▶ **The data**
__________________________________________________
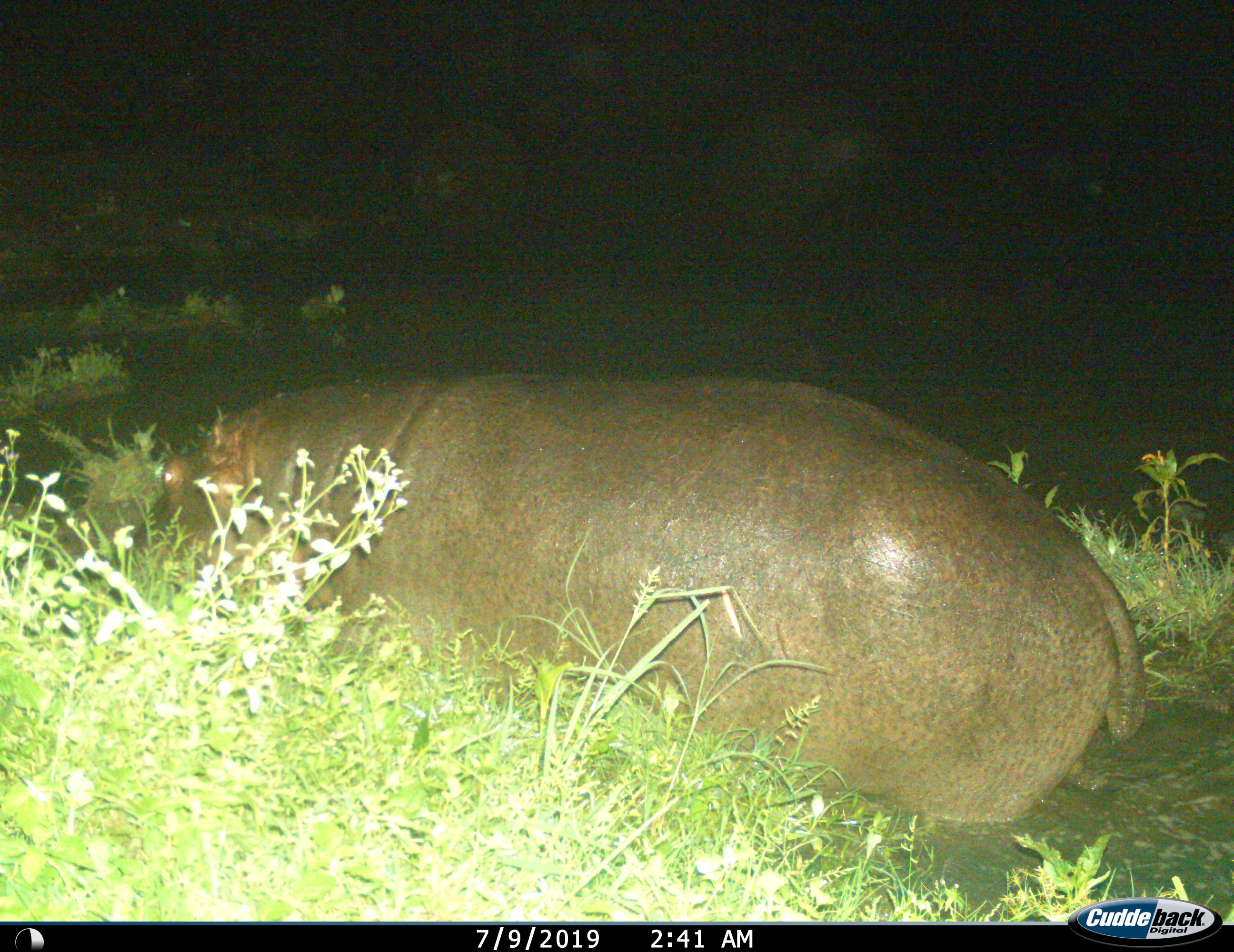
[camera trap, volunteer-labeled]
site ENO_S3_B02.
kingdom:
__________________________________________________
▶ **Task details**
Pictures stay out; everything else in the listing above gets repeated exactly.

▶ **Solution to this problem**
[camera trap, volunteer-labeled]
site ENO_S3_B02.
kingdom:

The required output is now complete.